Necessary and Sufficient Conditions for the pair of integers $\{m,n\}$ to generate $\mathbb{Z}$ Let $m,n \in \mathbb{Z}$ be two non zero numbers. I need to find necessary and sufficient conditions on $m$ and $n$ for which the pair $\{m,n\}$ generates the additive group $\mathbb{Z}$.
I made an attempt at a proof, and would like to know if 1) It's correct, and 2) if there's anything I can do to make it better.
First of all, I asserted that a necessary and sufficient condition would be for $\mathbf{\gcd(m,n)=1}$.
Now, here's my proof:

$(\implies)$ Suppose that $\gcd(m,n)=1$. Then, by Bezout's Identity, $\exists$ integers $p,q$ such that $mp+nq = \gcd(m,n)=1$.
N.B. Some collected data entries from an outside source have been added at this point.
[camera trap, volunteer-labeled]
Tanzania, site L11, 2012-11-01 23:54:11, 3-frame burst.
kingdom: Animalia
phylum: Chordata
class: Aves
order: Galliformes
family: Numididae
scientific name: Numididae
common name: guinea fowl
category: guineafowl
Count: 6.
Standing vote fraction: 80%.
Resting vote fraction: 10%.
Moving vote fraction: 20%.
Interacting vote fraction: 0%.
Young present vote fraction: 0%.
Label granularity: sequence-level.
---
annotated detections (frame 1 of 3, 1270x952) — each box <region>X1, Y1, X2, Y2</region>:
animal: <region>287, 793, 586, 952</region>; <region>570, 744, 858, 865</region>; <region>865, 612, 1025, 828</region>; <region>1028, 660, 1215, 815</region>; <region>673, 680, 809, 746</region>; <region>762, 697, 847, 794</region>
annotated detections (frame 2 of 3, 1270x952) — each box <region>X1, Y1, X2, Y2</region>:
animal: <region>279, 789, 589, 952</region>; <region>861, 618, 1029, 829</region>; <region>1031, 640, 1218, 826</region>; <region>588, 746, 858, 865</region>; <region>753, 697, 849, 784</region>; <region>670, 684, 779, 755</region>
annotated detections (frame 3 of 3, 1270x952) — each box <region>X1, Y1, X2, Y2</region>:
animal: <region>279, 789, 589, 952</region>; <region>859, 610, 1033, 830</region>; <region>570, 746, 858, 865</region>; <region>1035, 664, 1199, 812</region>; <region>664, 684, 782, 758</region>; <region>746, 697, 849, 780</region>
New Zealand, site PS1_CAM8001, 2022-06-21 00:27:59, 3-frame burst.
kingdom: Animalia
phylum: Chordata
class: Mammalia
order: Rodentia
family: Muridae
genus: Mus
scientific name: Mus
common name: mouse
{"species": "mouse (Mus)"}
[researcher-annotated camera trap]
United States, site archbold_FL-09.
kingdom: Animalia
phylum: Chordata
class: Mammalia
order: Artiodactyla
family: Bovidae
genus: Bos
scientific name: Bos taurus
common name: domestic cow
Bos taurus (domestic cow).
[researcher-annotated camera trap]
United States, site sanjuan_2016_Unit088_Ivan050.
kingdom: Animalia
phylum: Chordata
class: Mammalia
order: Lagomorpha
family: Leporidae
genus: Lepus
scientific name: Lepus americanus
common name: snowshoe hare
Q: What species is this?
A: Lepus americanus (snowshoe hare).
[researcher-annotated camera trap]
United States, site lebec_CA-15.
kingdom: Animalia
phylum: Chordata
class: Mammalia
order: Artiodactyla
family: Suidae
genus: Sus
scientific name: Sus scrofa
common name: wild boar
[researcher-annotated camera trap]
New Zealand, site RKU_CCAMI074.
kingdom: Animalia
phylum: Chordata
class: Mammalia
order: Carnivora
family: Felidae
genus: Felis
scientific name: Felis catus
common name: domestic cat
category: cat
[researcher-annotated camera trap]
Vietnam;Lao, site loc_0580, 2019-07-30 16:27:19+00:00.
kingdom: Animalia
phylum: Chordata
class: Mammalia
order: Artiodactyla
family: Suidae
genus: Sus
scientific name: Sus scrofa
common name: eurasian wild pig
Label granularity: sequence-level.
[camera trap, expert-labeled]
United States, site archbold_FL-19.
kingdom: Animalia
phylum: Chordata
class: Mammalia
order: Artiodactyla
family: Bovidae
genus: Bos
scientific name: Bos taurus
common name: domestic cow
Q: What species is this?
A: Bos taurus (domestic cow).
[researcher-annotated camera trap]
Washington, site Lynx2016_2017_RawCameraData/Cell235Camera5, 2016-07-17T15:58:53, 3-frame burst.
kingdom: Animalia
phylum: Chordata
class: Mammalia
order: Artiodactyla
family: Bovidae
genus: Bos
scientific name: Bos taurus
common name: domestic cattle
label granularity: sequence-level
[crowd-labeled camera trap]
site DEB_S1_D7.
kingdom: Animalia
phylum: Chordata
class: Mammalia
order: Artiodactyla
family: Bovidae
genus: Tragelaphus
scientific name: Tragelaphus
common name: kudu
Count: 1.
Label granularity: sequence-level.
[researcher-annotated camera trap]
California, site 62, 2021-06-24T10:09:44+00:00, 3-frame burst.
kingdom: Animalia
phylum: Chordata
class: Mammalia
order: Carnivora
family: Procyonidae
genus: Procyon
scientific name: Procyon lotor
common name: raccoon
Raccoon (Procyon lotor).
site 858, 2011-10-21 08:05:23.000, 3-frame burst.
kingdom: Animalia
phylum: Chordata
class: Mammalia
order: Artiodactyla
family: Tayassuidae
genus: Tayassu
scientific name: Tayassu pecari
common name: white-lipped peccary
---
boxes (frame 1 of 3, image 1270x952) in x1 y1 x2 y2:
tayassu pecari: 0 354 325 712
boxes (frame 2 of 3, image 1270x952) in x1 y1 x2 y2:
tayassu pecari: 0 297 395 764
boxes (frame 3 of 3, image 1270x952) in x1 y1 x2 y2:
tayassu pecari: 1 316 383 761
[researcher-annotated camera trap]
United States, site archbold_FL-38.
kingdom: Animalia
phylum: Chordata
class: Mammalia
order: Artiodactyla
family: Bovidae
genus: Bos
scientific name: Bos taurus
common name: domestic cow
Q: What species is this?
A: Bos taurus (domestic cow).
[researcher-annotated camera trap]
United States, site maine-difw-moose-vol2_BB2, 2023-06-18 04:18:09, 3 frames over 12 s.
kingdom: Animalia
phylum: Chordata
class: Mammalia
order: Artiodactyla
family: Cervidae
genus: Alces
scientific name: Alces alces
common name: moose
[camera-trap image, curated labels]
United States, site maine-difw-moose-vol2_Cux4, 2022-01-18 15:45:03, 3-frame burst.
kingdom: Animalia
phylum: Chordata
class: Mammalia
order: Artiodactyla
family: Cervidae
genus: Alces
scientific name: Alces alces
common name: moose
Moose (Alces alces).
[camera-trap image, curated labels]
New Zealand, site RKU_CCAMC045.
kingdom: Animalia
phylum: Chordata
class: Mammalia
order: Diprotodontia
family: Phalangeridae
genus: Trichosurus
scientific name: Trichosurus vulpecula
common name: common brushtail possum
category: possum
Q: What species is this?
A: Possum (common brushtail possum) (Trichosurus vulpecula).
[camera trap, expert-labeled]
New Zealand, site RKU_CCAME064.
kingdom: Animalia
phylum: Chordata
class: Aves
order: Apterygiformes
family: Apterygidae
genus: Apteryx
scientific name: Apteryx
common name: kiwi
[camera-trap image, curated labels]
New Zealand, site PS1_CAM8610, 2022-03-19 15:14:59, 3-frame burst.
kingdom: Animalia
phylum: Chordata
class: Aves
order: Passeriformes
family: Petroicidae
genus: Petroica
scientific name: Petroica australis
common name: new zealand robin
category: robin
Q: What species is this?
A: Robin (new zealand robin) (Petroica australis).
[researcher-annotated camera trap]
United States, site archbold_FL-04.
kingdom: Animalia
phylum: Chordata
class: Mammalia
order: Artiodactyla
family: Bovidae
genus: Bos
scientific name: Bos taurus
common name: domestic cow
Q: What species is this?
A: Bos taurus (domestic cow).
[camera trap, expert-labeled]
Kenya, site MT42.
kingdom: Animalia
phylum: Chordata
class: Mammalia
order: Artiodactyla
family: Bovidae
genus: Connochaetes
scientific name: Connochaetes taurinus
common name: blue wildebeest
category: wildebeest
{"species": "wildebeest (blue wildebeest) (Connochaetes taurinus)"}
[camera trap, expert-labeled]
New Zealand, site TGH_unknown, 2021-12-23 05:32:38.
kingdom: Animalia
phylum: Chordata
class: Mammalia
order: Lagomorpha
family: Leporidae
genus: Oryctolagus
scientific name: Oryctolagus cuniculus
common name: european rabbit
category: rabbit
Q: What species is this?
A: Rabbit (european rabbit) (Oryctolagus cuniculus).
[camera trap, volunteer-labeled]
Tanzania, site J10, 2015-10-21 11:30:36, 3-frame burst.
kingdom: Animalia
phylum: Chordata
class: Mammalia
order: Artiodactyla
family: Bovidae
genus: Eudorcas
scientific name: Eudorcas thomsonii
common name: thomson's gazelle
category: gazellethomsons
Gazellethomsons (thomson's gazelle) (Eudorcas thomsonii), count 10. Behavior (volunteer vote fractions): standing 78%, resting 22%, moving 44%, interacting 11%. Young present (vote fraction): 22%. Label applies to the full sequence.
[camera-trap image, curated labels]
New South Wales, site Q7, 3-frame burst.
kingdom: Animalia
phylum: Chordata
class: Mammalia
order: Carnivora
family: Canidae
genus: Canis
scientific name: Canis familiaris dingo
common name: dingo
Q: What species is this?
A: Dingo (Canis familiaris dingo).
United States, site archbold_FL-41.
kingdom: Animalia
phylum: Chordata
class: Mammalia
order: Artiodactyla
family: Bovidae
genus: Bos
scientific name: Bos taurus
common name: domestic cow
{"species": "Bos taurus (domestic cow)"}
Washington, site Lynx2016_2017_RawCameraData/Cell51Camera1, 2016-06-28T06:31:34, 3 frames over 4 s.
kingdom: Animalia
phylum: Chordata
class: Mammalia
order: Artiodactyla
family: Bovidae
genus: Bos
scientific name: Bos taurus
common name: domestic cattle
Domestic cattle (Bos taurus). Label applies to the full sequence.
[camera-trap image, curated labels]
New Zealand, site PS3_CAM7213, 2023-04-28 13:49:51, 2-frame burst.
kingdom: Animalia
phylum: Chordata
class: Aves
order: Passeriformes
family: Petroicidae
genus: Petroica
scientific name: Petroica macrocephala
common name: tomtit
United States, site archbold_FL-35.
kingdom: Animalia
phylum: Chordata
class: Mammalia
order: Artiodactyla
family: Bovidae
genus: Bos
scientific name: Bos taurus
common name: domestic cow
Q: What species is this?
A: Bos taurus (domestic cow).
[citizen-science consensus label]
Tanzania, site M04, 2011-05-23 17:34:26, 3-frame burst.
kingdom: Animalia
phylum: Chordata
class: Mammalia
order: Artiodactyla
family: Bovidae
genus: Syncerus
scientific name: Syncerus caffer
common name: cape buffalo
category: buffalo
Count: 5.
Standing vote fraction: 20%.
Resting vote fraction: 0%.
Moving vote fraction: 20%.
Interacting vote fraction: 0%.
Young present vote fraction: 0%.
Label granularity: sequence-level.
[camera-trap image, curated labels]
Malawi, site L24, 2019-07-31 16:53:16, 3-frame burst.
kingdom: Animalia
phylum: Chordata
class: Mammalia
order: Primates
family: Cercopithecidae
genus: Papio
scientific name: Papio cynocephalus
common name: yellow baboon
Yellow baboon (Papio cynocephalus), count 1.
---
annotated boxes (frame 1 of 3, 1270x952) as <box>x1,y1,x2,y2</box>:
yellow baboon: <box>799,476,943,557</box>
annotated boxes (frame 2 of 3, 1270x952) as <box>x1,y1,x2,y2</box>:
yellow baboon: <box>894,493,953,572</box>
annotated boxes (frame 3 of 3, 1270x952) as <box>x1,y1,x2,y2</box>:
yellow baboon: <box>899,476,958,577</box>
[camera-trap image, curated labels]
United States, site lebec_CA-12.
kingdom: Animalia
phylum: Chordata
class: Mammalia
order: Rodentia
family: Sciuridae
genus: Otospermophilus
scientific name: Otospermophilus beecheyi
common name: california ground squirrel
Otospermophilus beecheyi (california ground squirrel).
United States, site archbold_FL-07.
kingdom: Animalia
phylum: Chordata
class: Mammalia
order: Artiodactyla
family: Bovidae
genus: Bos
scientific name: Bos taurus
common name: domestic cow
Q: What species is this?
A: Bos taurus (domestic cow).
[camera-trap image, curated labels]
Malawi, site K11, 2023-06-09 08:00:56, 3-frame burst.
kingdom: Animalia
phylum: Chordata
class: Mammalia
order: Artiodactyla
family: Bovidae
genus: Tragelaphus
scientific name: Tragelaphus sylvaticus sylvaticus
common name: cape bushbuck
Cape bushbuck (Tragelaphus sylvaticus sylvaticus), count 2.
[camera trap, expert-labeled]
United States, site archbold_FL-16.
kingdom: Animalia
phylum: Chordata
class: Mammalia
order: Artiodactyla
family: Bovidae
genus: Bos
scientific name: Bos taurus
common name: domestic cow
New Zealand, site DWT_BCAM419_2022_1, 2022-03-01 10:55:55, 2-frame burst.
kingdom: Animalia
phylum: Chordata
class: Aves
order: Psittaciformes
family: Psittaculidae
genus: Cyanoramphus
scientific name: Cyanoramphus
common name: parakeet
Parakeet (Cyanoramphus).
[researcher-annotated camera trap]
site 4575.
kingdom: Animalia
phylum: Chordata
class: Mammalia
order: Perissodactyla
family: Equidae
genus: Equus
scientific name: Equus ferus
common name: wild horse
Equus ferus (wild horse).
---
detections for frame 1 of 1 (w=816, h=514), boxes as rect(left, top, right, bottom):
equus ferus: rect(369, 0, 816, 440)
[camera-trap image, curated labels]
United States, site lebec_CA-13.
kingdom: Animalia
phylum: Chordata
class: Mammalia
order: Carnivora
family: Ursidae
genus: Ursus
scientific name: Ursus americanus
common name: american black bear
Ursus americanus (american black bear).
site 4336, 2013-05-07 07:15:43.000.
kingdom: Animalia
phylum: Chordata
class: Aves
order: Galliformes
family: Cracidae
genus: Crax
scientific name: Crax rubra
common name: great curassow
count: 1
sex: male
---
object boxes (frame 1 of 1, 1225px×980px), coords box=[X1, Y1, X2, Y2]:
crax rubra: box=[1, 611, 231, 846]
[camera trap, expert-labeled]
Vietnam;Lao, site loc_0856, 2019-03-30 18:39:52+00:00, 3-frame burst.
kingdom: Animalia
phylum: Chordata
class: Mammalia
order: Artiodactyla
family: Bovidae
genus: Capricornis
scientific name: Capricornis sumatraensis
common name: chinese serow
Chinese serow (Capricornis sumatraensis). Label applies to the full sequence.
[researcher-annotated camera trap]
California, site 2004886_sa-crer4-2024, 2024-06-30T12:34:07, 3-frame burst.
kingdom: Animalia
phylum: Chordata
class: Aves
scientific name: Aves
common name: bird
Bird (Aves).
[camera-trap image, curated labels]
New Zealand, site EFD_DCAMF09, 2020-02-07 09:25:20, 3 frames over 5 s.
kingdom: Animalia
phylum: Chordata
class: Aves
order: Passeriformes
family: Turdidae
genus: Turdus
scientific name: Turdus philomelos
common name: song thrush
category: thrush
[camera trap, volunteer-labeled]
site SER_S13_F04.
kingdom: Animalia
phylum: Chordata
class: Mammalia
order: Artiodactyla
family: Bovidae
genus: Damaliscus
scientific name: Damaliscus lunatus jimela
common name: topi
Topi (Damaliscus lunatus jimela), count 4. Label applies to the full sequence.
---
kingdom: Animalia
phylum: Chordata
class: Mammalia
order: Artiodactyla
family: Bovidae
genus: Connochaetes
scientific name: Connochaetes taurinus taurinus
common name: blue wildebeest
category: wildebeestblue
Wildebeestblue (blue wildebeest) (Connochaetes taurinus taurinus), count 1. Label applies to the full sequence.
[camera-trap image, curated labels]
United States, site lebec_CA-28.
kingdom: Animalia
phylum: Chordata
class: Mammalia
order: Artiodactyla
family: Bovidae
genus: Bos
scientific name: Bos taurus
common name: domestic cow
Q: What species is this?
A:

Let $k$ be an arbitrary element of $\mathbb{Z}$. Then, we can produce $k$ by multiplying both sides of $mp+nq = 1$ through by $k$ to yield $m(pk)+n(qk)=k$.
Defining $x=pk \in \mathbb{Z}$ and $y = qk \in \mathbb{Z}$, we see that $\forall k \in \mathbb{Z}$, $\exists x, y \in \mathbb{Z}$ such that $mx+ny=k$.
So, $<m,n>=\mathbb{Z}$.
$(\Longleftarrow)$ Suppose $<m,n>=\mathbb{Z}$. Then, $\forall k \in \mathbb{Z}$, $\exists x,y \in \mathbb{Z}$ such that $k=mx+ny$.
Therefore, we must have $\gcd(m,n)|k$.
(The part I'm really not sure about) However, $k$ is an arbitrary integer, and thee only integer that is a divisor of any arbitrary integer is $1$. 
Thus, $\gcd(m,n)=1$.

Thank you!
 A: Your proof of the first direction looks perfectly fine. Your proof of the second part is definitely on the right track, and as it stands it's not wrong, but it's a little unclear. Somewhat better is to note that, since $\gcd(m,n)$ divides $k$ for every integer $k$, it divides $1$ in particular. Knowing that $\gcd(m,n)$ divides $1$, you get $\gcd(m,n)=1$. That is, you can just immediately take $x$ and $y$ such that $mx+ny=1$ and  conclude from there that they are coprime.
A: Your proof of sufficiency was right. Thus, we are going to focus on the part of necessity.
The first thing is that your unsure part is right. It has right logic.
Another proof I am going to give is that, as $m,n\in\mathbb{Z}$, $m\mathbb{Z}+n\mathbb{Z}=gcd(m,n)\mathbb{Z}$.
As $\mathbb{Z}$ is a PID and $m\mathbb{Z}, n\mathbb{Z}$ are ideals, $m\mathbb{Z}+n\mathbb{Z}$ must be a principal ideal, say $d\mathbb{Z}$.
As $m,n\in d\mathbb{Z}$, $d|m$ and $d|n$.
Also, as $d\in d\mathbb{Z}$, $d=mr+ns$, but $\forall e$ such that $e|m, e|n$, $e$ must divide $d$.
Thus $d=gcd(m,n)$.
In this case, you can see that $gcd(m,n)=1$ because $m\mathbb{Z}+n\mathbb{Z}=\mathbb{Z}$.
A: You have that, for $k+1\in\mathbb{Z}$ exist $x',y'\in\mathbb{Z}$ such that $mx'+ny'=k+1$ you can use $mx'+ny'-(mx+ny)=k+1-k=1$ thus $m(x'-x)+n(y-y')=1$ then you have $gcd(m,n)=1$.